While we believe that payment reform activities on the state, regional, and national levels are moving in the direction of ACOs, one real question is whether they will move fast enough to reward (or at least cover the cost of) ACO innovations by providers. Innovation carries the potential both for success and failure. Providers that get too far down the track too early may find themselves out in front of any return on investment, while providers that wait too long on the sidelines may give proactive providers a first-mover advantage to solving the many obstacles addressed in our White Paper. The challenges for ACO development are very real and will vary by market — since all health care is, indeed, local. Providers that seek to implement ACOs will need to find solutions that work in their particular markets. As described in greater detail in our White Paper, a number of knotty issues can be readily solved by proper structuring of the ACO from the outset. Indeed, the far greater risk to providers is that they seek to implement an ACO without being fully aware of these potential pitfalls and the ways to avoid them.

Our White Paper takes a critical but constructive look at ACOs and their role in national health reform and the health care marketplace.

The White Paper covers the following topics:

  • How ACOs are addressed in PPACA.
  • Organizational and structural options for ACOs.
  • Significant financial, payment, technological, and practical issues that providers will confront in moving toward ACO arrangements and away from fee-for-service payment models.
  • Principal legal issues that ACOs face and that must be addressed for ACOs to accomplish their intended goals.
  • Recommended actions that organizations should take now, proactively, to prepare to take advantage of ACO opportunities.

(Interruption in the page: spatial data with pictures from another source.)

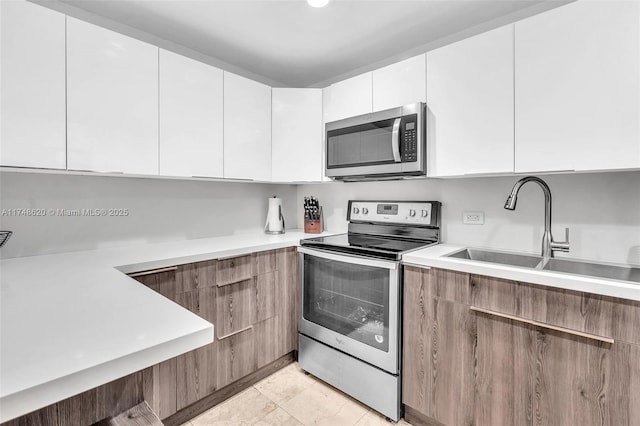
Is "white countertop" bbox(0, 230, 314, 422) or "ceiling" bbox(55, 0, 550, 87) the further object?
"ceiling" bbox(55, 0, 550, 87)

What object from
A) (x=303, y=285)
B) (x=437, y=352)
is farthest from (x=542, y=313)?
(x=303, y=285)

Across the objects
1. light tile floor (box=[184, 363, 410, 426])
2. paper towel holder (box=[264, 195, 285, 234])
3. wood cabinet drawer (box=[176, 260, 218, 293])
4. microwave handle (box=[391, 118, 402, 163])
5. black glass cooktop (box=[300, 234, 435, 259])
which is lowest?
light tile floor (box=[184, 363, 410, 426])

Proponents hold much hope that ACOs will change our health care system in a manner that will result in better-quality care while reducing health care costs. But, there are numerous challenges to be confronted, engaged in, and overcome for ACOs to fulfill that promise. Successfully achieving the goals for which ACOs are designed will take an intensive and probably long-term commitment from providers of all types, together with the government and private payors. ACOs may ultimately transform health care delivery and payment systems. But the industry is at the very threshold of this change. Courageous pioneering efforts will be needed to prove out the ACO proposition and guide the way to best ACO models and practices. Health care participants that are interested in joining this trailblazing effort should inform themselves of the challenges ahead and begin taking steps now to prepare for this perilous journey through uncharted territory. Getting to the destination may well be worth it, if at the end of the trail we find an economically sustainable health care delivery system to which all have access and that consistently delivers the best in evidence-based, cost-effective care.